Local Classified Ads


Advertisements exist to sell us things, but sometimes they can change the way we think.                                                                            A commercial encouraging men in India to do their fair share of household chores has become the world’s most effective adverts, according to a study. “Share the Load,” an ad for laundry brand Ariel, resulted in doubled sales by value and by volume, the study by advertising research company WARC said. More than 1.5 million men in India also pledged to do their fair share of housework. Procter and Gamble, which owns Ariel, is the world’s number one advertiser, according to WARC, with five advertising campaigns in a list of the top 100.

Other adverts that made it into the top five include a subscription campaign for The Economist by agency Proximity London, which had a return on investment of 25 to one, and a series of ads for Australian swimming pool company Narellan, which used data to target people at times when they were most likely to buy a pool resulting in a 23 percent sales uplift. Other winners include Apple, Always and U.K. department store John Lewis.                WARC put the list together by analyzing more than 2,000 winners of advertising effectiveness campaigns around the world, in partnership with King’s College London. 

Here the five most effective advertising campaigns globally, according to WARC.

1. Ariel “Share the Load,” India

A father in India looks on as his daughter returns from work. Her son needs a clean shirt, her husband demands his dinner and her living room needs tidying.
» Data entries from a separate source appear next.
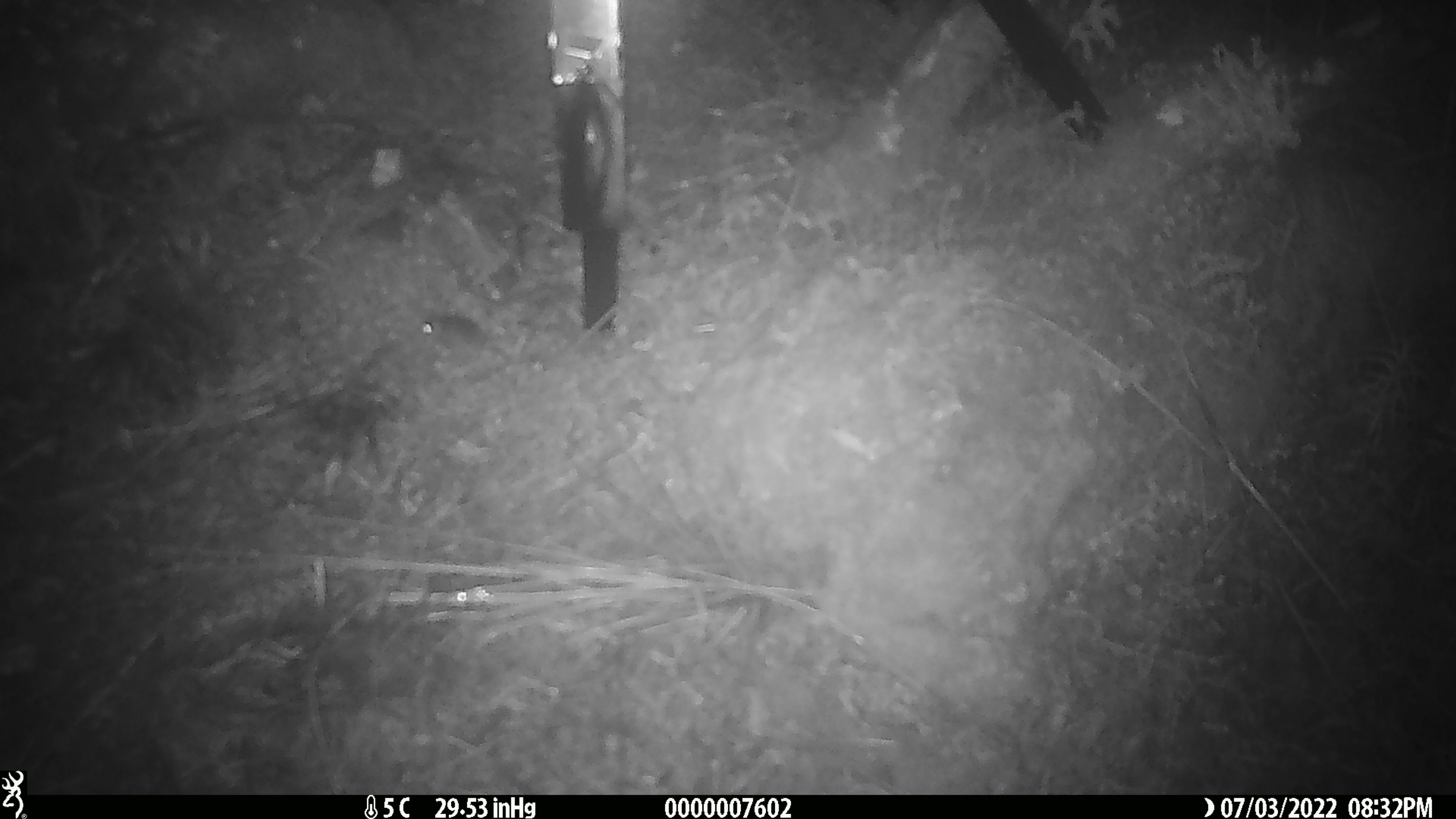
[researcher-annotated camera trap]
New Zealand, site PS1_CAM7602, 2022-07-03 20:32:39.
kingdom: Animalia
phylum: Chordata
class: Mammalia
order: Rodentia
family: Muridae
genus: Mus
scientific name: Mus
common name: mouse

Ariel wanted the ad to encourage fathers to help with household chores – and of course sell detergent.

2. John Lewis Christmas advertising, 2012 to 2015, U.K.

The British department store’s Christmas adverts are hugely anticipated, highly critiqued, and often parodied every year. This spot from 2015 showed an elderly man alone on the moon, while a young girl watched him through a telescope in her bedroom, and ended with her sending him a telescope of his own. It sparked £1 million in donations ($1.2 million) and resulted in the store’s highest Christmas sales at the time.

3. Double Robotics, “Lucy the Robot,” Australia

When Lucy the Robot turned up in a queue for the new iPhone 6 in Sydney, Australia, it was more than just a PR stunt. Technology company Double Robotics had sent her to the store, aiming too help businesses understand what robots could do for them, and the campaign resulted in more than 12,400 inquiries in three days.

4. Media Markt, “Rabbit Race,” Germany

This eye-catching ad for electronics retailer Media Markt saw rabbits ‘racing’ live on TV. People could get money off goods if a number on their receipt matched the number on the winning bunny, and the campaign was seen by 21 million people.

5. The Economist, “Raising Eyebrows and Subscriptions,” U.K.

The Economist was seen as a “boring business publication” by those who hadn’t read it, so to get more subscribers, it used data to place highly relevant ads online. So on an article with the headline “How women can break through the glass ceiling” it placed an ad saying “Would Lehman sisters have done a better job?” for example, and the campaign resulted in more than 64,000 new subscribers.